Take good care of yourself, your children and your mother and in doing so, you honor him and the life he led.
In the meantime, my heart to yours, feels your pain and is very sorry for it. I am thinking of you and wishing you some peace.


I don't know if this will help, but as someone who is struggling with fighting cancer, I can tell you I've had my own brushes with people saying ridiculously awkward, inappropriate things (or NOTHING), all in the name of "comfort." I've learned that a lot of the time, the INTENTION is good and valid, it's just the delivery that comes out all wrong. Like you, I get frustrated and hurt when people come across so insensitive. But I'm trying hard to look past the words and focus on the INTENT, which almost always comes from a good, honest, caring place. The DELIVERY is what's clumsy, not the feelings.

That doesn't mean you're not allowed to be royally pi$$ed off, my dear! In fact, you're allowed to feel anything you like, for as long as you like. I'm so sorry about your father. I'm so sorry many of your friends and coworkers have disappointed you. I sincerely hope you will get through this, and will be stronger and wiser for having worked-through it as thoughtfully as you have. Good luck, my dear, Godspeed!


I've had this page up for hours now, trying to formulate a coherent thought on the subject. But I guess all I want to say is this: I understand that it takes courage to not retreat, and to put yourself out there, and I applaud that, but I also think it's okay to be hurt, too.

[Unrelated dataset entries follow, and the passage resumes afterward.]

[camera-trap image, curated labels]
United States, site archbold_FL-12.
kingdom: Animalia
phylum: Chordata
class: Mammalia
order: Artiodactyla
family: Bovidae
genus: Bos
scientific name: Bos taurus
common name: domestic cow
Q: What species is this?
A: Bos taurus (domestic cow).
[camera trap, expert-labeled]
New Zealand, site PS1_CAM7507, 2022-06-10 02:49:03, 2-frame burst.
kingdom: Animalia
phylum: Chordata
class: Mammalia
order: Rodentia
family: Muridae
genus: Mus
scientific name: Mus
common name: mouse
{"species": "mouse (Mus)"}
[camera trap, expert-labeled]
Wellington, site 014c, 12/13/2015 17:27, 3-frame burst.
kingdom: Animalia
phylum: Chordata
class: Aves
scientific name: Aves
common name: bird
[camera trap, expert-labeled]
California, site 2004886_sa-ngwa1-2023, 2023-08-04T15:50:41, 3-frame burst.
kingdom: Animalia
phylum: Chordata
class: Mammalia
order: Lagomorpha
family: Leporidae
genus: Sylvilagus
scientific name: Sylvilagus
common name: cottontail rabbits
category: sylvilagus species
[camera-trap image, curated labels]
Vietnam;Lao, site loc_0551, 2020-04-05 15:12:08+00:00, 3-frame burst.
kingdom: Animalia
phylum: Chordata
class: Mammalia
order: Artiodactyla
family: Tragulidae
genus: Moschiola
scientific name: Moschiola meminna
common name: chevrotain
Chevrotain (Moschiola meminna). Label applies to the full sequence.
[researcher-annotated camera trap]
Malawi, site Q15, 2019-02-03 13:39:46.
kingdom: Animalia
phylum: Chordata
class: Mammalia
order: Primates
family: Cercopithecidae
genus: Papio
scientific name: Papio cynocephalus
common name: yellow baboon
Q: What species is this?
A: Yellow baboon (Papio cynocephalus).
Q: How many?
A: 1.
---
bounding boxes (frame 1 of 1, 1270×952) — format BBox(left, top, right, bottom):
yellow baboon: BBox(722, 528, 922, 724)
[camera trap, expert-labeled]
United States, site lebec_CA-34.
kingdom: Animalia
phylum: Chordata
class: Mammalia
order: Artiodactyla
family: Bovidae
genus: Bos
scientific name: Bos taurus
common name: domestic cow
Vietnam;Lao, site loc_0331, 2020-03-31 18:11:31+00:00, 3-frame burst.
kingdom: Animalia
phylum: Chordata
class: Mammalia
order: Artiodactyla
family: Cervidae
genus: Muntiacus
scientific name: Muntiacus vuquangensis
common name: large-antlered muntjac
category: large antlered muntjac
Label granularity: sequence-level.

Laura of Rebellious Thoughts of a Woman

Deni, I'm sorry about your loss, no matter how long ago it was. Maybe this loss and this understanding is part of the transition to seriously being a midlifer when you learn that putting things into perspective is not just your persepective, but other people's.

JC, the insensitive things people say, or the way people express their feelings that are so inadequate.

I wonder if the people who didn't reach out will never really be able to reach out. Are there some things that are jsut innate, that cannot be learned?

rockync, perhaps we really do live in bubbles and only some bubbles are able to connect--to merge. And those mergers, and blendings is really where we need to celebrate life, rather than lament.

The ebb and flow. It's so hard that all continues as if unaffected, but I guess that's how we have continued in a steady thread of memories of lost loved ones from our days in the caves to today. Maybe this is strengthening my ties to the past and the future.

Joan, it is a sad testament that English teachers are so incapable of expressing themselves--or of thinking that they need to express themselves. Is there intent if nothing is said? I guess I'm glad that I have been presented with this "opportunity" to see who are friends and who are colleagues. As much as I may intellectually understand that people are in their own worlds, it just doesn't make the leap into excusing them.

April, thanks. I appreciate your comment, applause and hug both.